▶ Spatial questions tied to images
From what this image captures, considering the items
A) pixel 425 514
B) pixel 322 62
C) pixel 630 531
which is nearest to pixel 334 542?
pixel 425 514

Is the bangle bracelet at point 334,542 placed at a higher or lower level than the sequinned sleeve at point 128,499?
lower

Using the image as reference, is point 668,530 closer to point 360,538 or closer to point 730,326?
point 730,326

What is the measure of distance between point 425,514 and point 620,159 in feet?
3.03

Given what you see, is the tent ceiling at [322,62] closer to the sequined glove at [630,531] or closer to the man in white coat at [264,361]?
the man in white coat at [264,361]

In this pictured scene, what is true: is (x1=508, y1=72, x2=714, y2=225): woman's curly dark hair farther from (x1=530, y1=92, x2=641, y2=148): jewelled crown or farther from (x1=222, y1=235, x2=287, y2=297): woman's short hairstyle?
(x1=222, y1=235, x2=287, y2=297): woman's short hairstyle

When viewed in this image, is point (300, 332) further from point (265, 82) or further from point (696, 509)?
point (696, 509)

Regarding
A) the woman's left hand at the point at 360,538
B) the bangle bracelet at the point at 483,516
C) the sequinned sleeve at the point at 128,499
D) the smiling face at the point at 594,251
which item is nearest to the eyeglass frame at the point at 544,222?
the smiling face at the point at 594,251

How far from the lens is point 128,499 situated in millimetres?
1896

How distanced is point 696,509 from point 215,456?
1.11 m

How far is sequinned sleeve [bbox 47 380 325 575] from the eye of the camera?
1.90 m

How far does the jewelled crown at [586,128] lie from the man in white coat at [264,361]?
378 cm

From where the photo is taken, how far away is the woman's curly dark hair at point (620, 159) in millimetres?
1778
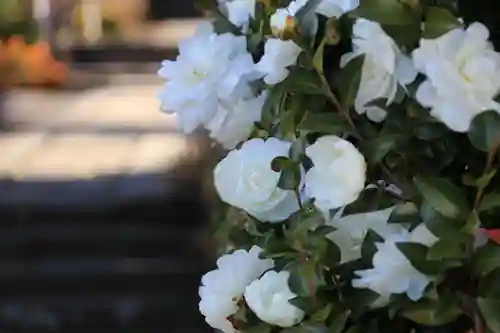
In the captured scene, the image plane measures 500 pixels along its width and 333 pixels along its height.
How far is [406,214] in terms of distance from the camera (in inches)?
19.3

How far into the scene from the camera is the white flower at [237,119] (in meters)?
0.70

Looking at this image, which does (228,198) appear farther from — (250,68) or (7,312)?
(7,312)

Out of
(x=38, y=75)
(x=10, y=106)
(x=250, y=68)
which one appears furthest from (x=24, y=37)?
(x=250, y=68)

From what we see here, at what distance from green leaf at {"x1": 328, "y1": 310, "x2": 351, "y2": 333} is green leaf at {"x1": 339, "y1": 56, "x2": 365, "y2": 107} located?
14cm

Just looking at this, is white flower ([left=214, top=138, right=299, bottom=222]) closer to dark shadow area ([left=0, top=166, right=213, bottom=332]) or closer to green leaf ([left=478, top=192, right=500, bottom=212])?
green leaf ([left=478, top=192, right=500, bottom=212])

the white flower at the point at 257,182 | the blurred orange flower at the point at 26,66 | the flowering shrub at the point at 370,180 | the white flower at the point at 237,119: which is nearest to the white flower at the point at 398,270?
the flowering shrub at the point at 370,180

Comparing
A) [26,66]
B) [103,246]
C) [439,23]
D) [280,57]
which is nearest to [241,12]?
[280,57]

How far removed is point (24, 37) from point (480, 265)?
431 centimetres

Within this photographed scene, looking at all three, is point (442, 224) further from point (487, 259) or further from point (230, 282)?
point (230, 282)

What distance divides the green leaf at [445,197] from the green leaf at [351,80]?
0.26ft

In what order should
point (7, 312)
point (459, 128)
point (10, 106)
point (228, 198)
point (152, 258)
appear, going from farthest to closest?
point (10, 106)
point (152, 258)
point (7, 312)
point (228, 198)
point (459, 128)

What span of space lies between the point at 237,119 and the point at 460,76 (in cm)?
30

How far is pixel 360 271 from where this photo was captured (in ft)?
1.65

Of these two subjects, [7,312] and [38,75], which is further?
[38,75]
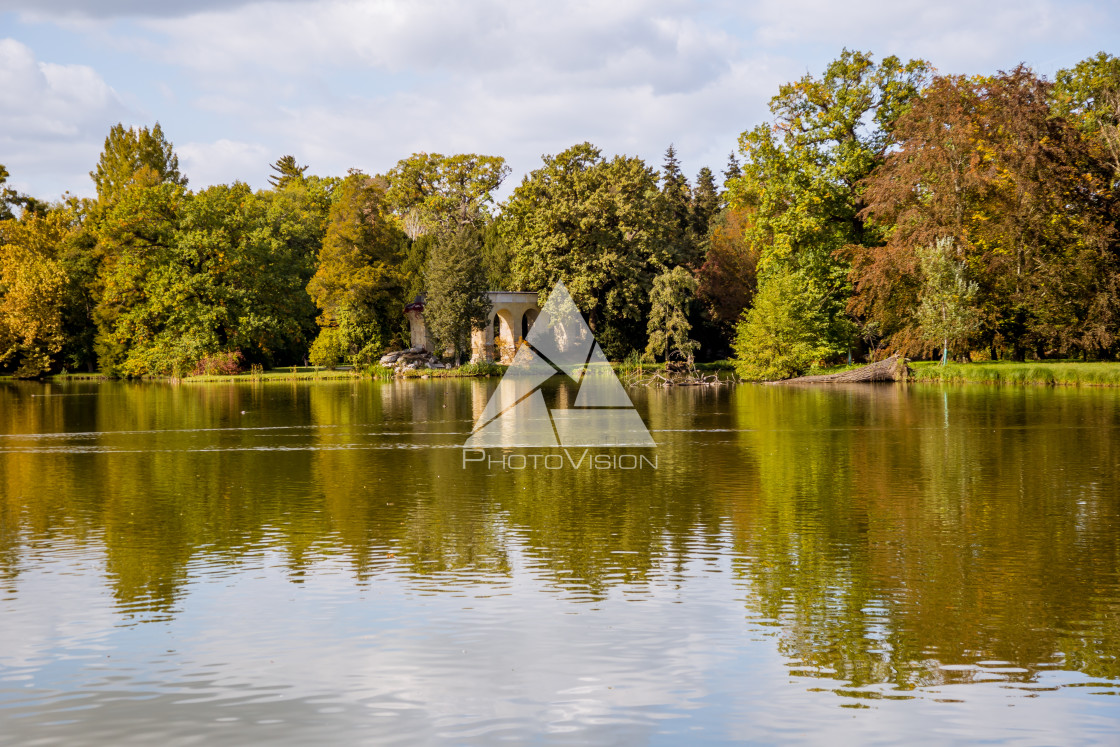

▶ WHAT IS NEEDED
Find each line in the material above that contains the word "further", and copy those lines. Matching is case-sensitive.

▶ EXERCISE OUTPUT
When viewed in this image, is point (300, 332) further from point (265, 82) or further from point (696, 509)?
Within this photographed scene, looking at all three, is point (442, 224) further from point (487, 259) or further from point (230, 282)?
Of these two subjects, [7,312] and [38,75], which is further?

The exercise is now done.